## [Written task]
Copy the records below word for word, keeping every line as it is, but leave out the pictures.

- - - - -

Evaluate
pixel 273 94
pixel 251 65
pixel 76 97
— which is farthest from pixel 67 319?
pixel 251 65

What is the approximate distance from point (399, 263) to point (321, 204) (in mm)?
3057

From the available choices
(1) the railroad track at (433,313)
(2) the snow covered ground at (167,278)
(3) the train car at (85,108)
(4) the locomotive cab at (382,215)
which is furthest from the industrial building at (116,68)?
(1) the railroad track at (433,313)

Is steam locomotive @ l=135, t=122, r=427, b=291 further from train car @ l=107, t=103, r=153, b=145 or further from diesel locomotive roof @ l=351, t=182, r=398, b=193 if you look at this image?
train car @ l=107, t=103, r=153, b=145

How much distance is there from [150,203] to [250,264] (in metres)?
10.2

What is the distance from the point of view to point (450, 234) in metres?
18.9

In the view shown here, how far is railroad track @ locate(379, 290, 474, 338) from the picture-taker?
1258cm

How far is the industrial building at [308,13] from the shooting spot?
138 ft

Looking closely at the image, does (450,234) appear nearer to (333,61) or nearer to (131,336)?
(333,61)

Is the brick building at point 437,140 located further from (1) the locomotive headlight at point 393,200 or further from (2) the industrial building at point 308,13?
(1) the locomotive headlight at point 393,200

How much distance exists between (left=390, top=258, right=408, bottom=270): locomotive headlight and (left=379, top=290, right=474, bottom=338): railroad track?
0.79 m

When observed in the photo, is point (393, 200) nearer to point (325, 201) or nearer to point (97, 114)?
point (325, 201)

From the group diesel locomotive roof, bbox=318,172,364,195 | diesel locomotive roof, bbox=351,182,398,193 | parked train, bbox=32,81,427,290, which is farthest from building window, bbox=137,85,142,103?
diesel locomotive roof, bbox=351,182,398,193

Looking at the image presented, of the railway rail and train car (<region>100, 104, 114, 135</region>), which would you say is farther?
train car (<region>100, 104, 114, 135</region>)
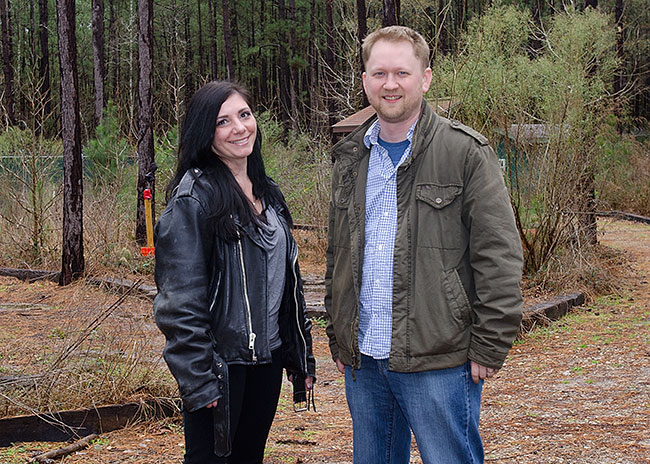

- - - - -

## [In response]
Evaluate
pixel 273 94
pixel 251 65
pixel 76 97
— which is farthest from pixel 67 319?
pixel 251 65

What is the approximate distance from point (399, 263) to point (321, 204) (in mm)?
3057

From the available choices
(1) the railroad track at (433,313)
(2) the snow covered ground at (167,278)
(3) the train car at (85,108)
(4) the locomotive cab at (382,215)
which is furthest from the industrial building at (116,68)?
(1) the railroad track at (433,313)

Is steam locomotive @ l=135, t=122, r=427, b=291 further from train car @ l=107, t=103, r=153, b=145 or further from diesel locomotive roof @ l=351, t=182, r=398, b=193 if you look at this image?
train car @ l=107, t=103, r=153, b=145

How much distance is there from [150,203] to [250,264] (in metres)?
10.2

What is the distance from the point of view to point (450, 234) in metres?
18.9

In the view shown here, how far is railroad track @ locate(379, 290, 474, 338) from the picture-taker?
1258cm

How far is the industrial building at [308,13] from the shooting spot?
138 ft

Looking closely at the image, does (450,234) appear nearer to (333,61) or nearer to (131,336)?
(333,61)

Is the brick building at point 437,140 located further from (1) the locomotive headlight at point 393,200 or further from (2) the industrial building at point 308,13?
(1) the locomotive headlight at point 393,200

How much distance exists between (left=390, top=258, right=408, bottom=270): locomotive headlight and (left=379, top=290, right=474, bottom=338): railroad track?
0.79 m

When observed in the photo, is point (393, 200) nearer to point (325, 201) or nearer to point (97, 114)?
point (325, 201)

From the group diesel locomotive roof, bbox=318,172,364,195 | diesel locomotive roof, bbox=351,182,398,193 | parked train, bbox=32,81,427,290, which is farthest from building window, bbox=137,85,142,103?
diesel locomotive roof, bbox=351,182,398,193

Looking at the image presented, of the railway rail and train car (<region>100, 104, 114, 135</region>), which would you say is farther?
train car (<region>100, 104, 114, 135</region>)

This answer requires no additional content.